For the square, $n = 4$, which is an even number. A triangle has $n = 3$, which is odd. Since the parity of the number of vertices is invariant under the cut-and-flip operation, it is impossible to obtain a triangle from a square, because transforming from $n = 4$ to $n = 3$ would change the parity, violating the established invariant. Lemma 1 concerning angle sums supports that the polygon remains simple and planar, ensuring no hidden vertex cancellation occurs in the process. Therefore, no sequence of allowed operations can reduce a square to a triangle. This completes the proof.
∎
Verification of Key Steps
The crucial verification involves confirming that the parity of the number of vertices is indeed invariant. Consider a cut along an edge versus a diagonal. Cutting along an edge merely creates two overlapping polygons with coinciding vertices along the cut, preserving the vertex count. Cutting along a diagonal of a square produces two triangles with four vertices each, and reattaching along the diagonal restores four vertices.

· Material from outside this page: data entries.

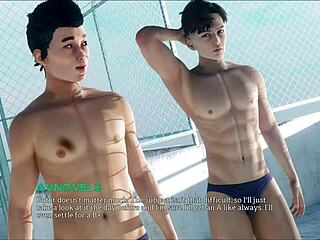 Discover the mysteries of Eternum 19 in this epic adventure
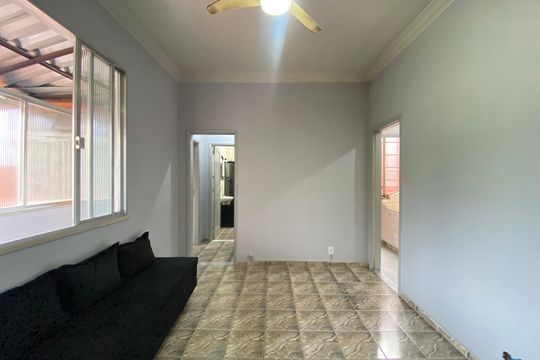 Apartamento para alugar com 2 quartos, 65m² em Engenho de Dentro, Rio de Janeiro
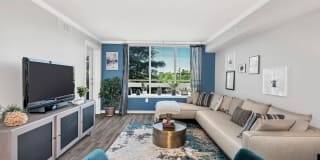 Prosperity Flats Apartments Gallery 2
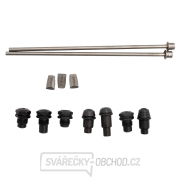 Aku nýtovací pistole Procraft PRG20 | PRG20 náhled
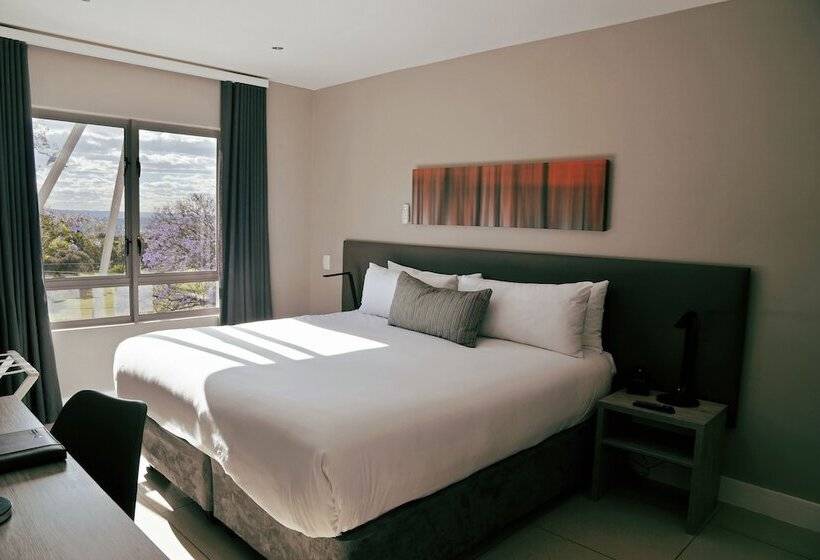 침실 1개 아파트, The Capital On Bath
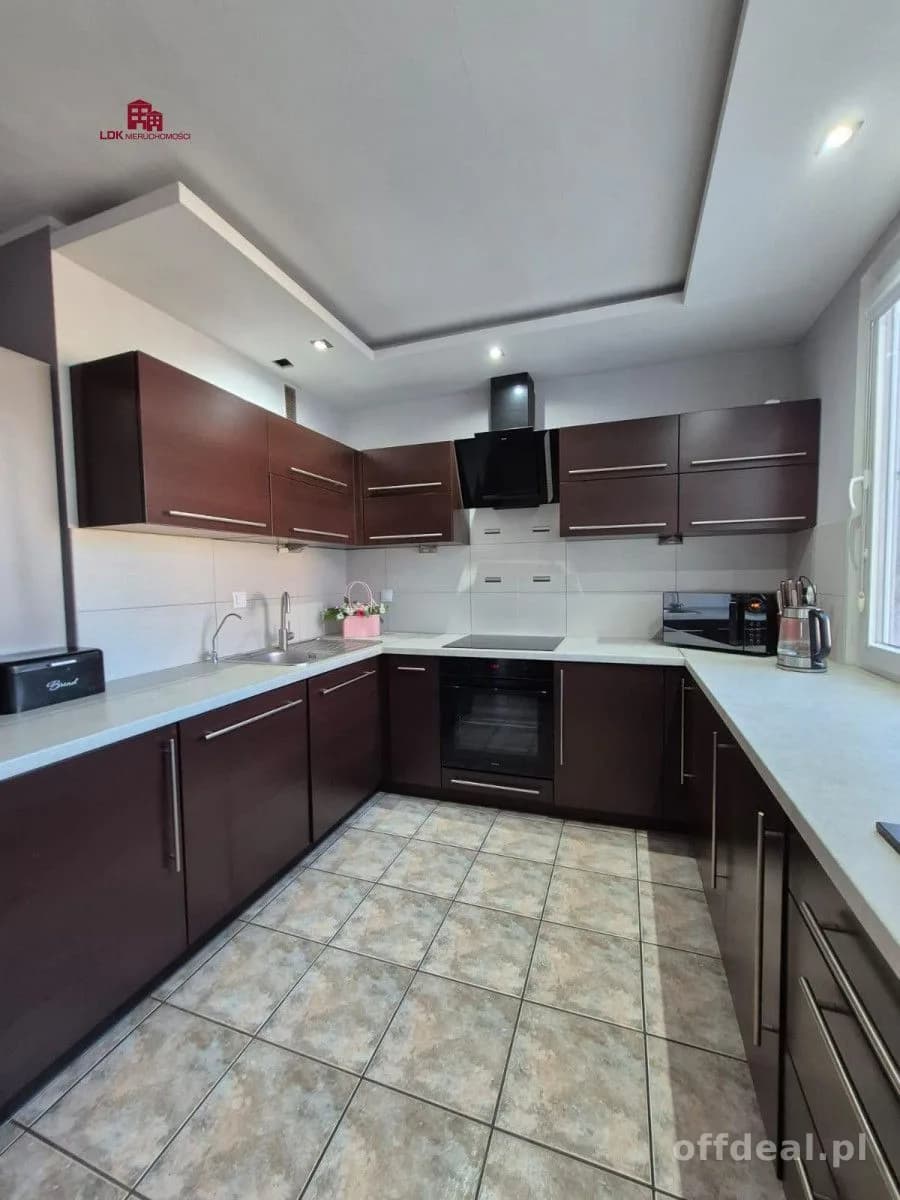 5-room apartment for sale in Zielona Góra | 112.6 m²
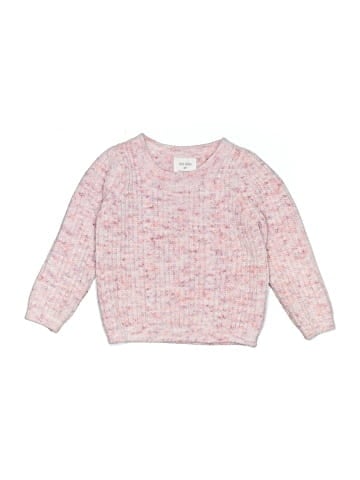 Okie Dokie Pullover Sweater (view 1)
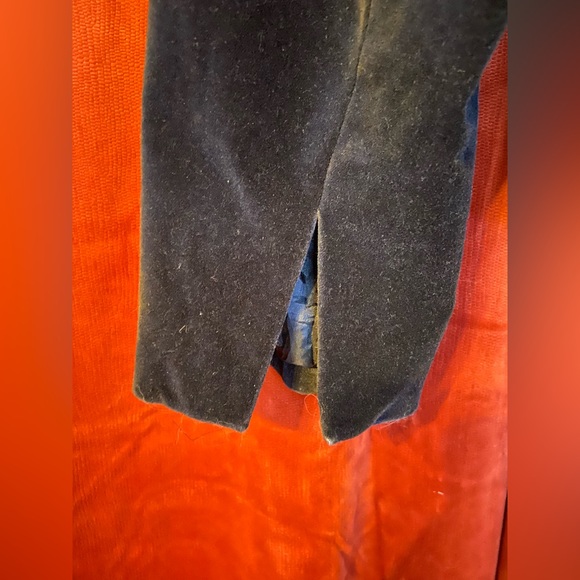 Mexx velour blazer jacket - Picture 9 of 10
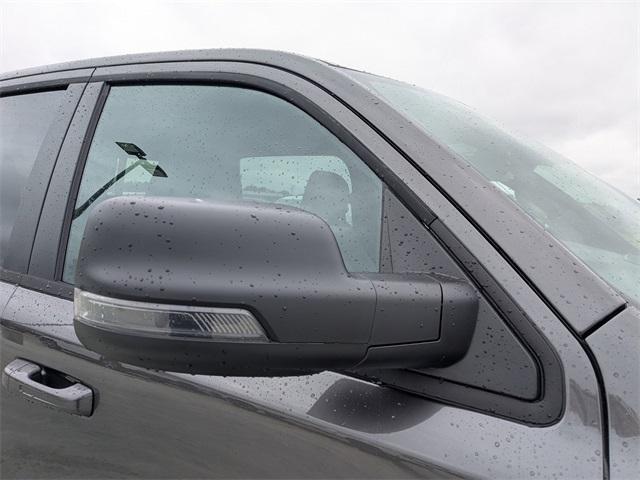 new 2026 Ram 1500 car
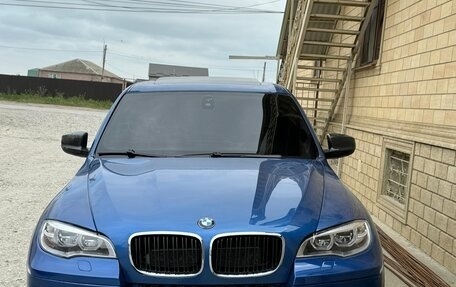BMW X5 M, 2010 год, 2 750 000 рублей, 15 фотография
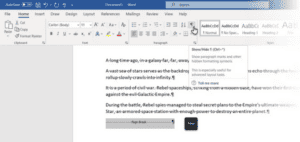 How To Remove Page Breaks In Word With Delete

Introducing extra subdivision points along the cut line produces pairs of vertices, which coincide after the flip and reattachment, leaving the total vertex count unchanged. Each tested configuration respects the parity invariant. There is no scenario in which flipping one piece reduces the total number of vertices by one, confirming that the square cannot be transformed into a triangle.
Alternative Approaches
An alternative approach uses the invariant of the Euler characteristic for planar graphs embedded in the polygon. Each simple polygon corresponds to a planar graph with one face and $n$ vertices; the cut-and-flip operation preserves the number of faces and edges in such a way that the Euler characteristic remains constant, implying the number of vertices modulo 2 is fixed. This method is equivalent in rigor but introduces more formal graph-theoretic language. The main approach using vertex parity is preferable because it is elementary, fully geometric, and directly tied to the number of polygon sides, avoiding abstraction beyond the problem's intended scope.